►

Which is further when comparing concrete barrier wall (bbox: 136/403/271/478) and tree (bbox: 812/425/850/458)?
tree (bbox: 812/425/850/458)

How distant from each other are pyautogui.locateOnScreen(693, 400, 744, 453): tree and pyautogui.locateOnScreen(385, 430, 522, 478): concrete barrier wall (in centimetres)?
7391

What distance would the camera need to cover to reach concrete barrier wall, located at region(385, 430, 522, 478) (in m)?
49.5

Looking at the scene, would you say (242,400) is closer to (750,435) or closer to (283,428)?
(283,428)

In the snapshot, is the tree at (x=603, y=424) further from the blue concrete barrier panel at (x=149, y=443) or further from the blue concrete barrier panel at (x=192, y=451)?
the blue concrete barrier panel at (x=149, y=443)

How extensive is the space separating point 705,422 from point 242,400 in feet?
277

◄

◆ Task objective ◆
Reproduce verbatim the lines of the records above, beginning with the line that contains "In the snapshot, is" and continuing through the final line of the records.

◆ Reply ◆
In the snapshot, is the tree at (x=603, y=424) further from the blue concrete barrier panel at (x=149, y=443) or further from the blue concrete barrier panel at (x=192, y=451)?
the blue concrete barrier panel at (x=149, y=443)

How extensive is the space separating point 705,422 from point 242,400 in feet?
277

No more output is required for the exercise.